▶ _Exercise_
Starting at the line containing "From furthest through nearest, how are" and ending at the line containing "D) grey reflective", reproduce those listing lines with "blurred" changed to "hazy" and everything else left as is.

▶ _Records provided_
——
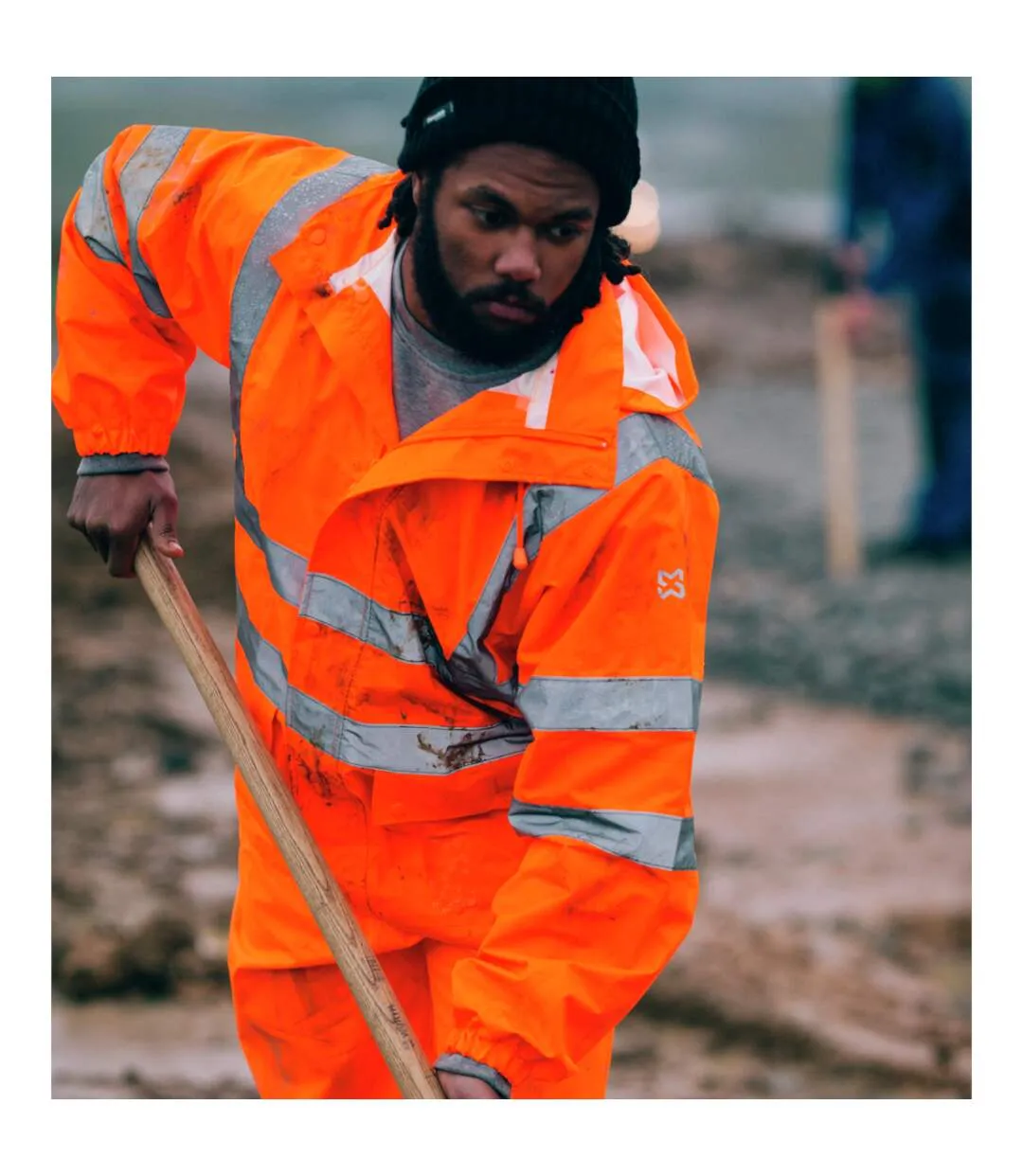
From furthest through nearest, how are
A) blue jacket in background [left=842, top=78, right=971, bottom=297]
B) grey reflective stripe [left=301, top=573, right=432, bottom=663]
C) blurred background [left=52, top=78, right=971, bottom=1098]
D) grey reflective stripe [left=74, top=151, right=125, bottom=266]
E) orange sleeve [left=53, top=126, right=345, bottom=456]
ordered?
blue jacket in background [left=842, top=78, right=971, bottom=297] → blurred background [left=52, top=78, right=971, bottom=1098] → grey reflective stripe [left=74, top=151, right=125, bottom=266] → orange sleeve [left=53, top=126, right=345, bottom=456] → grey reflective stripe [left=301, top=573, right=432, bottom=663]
——
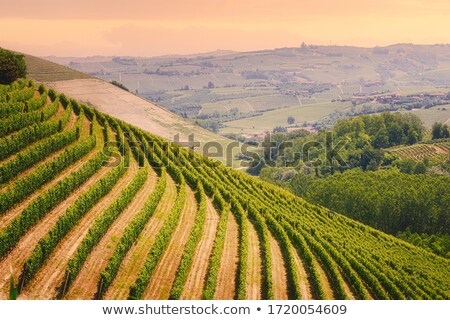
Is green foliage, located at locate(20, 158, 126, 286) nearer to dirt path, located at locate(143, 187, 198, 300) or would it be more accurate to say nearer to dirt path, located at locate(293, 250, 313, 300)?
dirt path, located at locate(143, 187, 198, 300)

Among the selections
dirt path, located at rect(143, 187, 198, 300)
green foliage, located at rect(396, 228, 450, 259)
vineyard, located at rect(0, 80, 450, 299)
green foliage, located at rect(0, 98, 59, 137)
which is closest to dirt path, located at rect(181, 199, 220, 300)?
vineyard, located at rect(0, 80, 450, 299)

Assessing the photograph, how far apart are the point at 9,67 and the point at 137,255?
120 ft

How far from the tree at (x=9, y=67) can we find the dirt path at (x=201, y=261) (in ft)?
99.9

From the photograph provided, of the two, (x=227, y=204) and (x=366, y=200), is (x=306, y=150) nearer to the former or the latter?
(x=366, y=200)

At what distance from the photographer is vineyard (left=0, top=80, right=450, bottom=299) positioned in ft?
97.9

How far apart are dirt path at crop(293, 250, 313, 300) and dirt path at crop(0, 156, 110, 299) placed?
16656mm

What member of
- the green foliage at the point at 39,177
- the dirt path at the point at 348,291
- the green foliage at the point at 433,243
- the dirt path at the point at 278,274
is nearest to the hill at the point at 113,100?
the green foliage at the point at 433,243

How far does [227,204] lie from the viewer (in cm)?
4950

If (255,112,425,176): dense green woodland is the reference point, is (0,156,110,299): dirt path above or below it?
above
——
▶ _Response_
From furthest through nearest, how are
A) blue jacket in background [left=842, top=78, right=971, bottom=297]
B) grey reflective stripe [left=301, top=573, right=432, bottom=663]
C) hazy background [left=52, top=78, right=971, bottom=1098]
D) grey reflective stripe [left=74, top=151, right=125, bottom=266]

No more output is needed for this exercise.